When I was five years old, I convinced myself I could fly.

It was 1998, my grandpa had some old concrete pipes on his farm, and one day while playing near them, I had a sudden powerful belief that if I jumped off them, I would fly.

I jumped off. I didn’t fly … yet.

But I was airborne for a second, and in my five-year-old mind, that meant it was achievable. At home, I tied together three plastic bags with a piece of wool from Steiner kinder. This was to be my parachute, in case I didn’t get the hang of flying straight away. I put my arms through the parachute straps (more Steiner wool), climbed as far up the cubby-house ladder as I dared — about halfway — and jumped.

An action shot of a child landing from a big jump in a suburban garden, wearing plastic shopping bags as a parachute

Only one second of flying again.

This was going to take a few more tries.

I didn’t fly off the swing set with six plastic bags; the crepe myrtle tree with ten plastic bags; or the top of the slide with seventeen plastic bags. I would have gone higher if I could have, with a bigger parachute. However, I had used all the bags in the house by then, and landing was starting to make my feet hurt, and Mum and Dad said that if landing made my feet hurt then that was probably high enough.

But no matter how many times I crashed into the lawn instead of soaring over the rooftops, I would not permit anybody to say I was ‘trying’ to fly. ‘Trying’ implied a possibility of failure. ‘Trying’ invalidated those precious seconds that I was in the air. When they spoke within earshot of me, everyone had to say I was practising.

Becoming a writer was kind of like that, too.

It was a goal I set when I was too young to know it was unrealistic. I launched tons of prototypes, and crashed them all — many times, in some cases, and often painfully. And I pursued it with such earnest, stubborn focus that I took all scepticism not as sensible warnings, but as foolishness I hadn’t disproven yet. I wrote two manuscripts before Grandest, which were rejected by agents and publishers about 45 times altogether.

Fortunately for my poor little feet, flying lost its gleam after a month or so without progress — but writing never has.

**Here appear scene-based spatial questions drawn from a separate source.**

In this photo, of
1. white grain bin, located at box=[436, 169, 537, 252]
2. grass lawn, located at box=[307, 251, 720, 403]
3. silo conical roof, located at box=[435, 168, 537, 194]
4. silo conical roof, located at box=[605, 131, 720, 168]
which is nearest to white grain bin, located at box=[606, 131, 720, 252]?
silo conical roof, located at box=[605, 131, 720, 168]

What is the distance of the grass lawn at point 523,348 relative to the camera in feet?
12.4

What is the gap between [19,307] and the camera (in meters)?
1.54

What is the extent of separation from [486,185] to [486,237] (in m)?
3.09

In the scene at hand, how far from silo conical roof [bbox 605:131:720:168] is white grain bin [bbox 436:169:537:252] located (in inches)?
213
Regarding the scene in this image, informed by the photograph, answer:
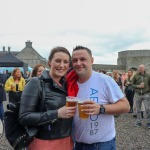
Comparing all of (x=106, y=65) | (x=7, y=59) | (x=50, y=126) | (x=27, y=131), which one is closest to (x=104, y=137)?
(x=50, y=126)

I’ve loved words and books since I was a baby. I decided I wanted to be a writer when I was three years old, but I didn’t know writing was an actual job, so I said I wanted to ‘work in a shop surrounded by books that I have written.’ Before I knew how to read, I would ask my parents and relatives to read the same books to me until I memorised them and could recite them to myself. One of the first things I ever ‘wrote’ wasn’t written at all: it was a one-child play about the untimely demise of my pet chicken, which I solemnly performed with a silk scarf on the back porch.

We moved to the Mornington Peninsula when I was seven, where we had more space, more pets, and when my brother was born, more siblings. I started writing in my free time in Grade Three. By the end of Grade Five, I was writing about ghosts, time travel, monsters and body-swapping on Windows 98 in my dad’s freezing study every night. As a teenager on the school bus, I wore the letters off the keys of my school laptop writing stories about crab aliens, dark sorcery and interdimensional travel. And of course, I went to Writers’ Club every week, where students gave each other feedback on their work in lunchtime sessions (a great way to get used to editorial feedback early in your career!).

I wrote the middle-school play, The Glass Street Ghost, when I was in VCE. That production was the first time I witnessed the impact of one of my stories. It seemed like a miracle that other people could understand and enjoy something that had once existed only in my head — and I still get that magical feeling whenever people talk about my books.

Amelia Mellor in 2020 smiling, outdoors, in a black dress with flowers and a crisp collar

I majored in Creative Writing at the University of Melbourne, and I have a Master of Teaching Primary and Secondary from Monash University. I’ve worked as a nanny, tutor, grape-picker, copy writer, teacher and bookshop assistant; and I’ve written at studios at Glenfern in Saint Kilda, and the Old Melbourne Gaol. Stories of mine have been shortlisted for the Ampersand Prize and the Grace Marion Wilson Emerging Writers’ Contest. I’ve also developed a manuscript through an Australian Society of Authors Mentorship. The Grandest Bookshop in the World was my debut novel in 2020 — but that’s been such an eventful journey that I had to put it on its own page!

After two years living and teaching in Victoria’s Alpine Valley, I now live in Melbourne. I love visiting schools and libraries, supporting literary events, and hearing from readers. When I’m not writing, I like to draw, go for birdwatching walks, and fuss over my garden and my fish tank.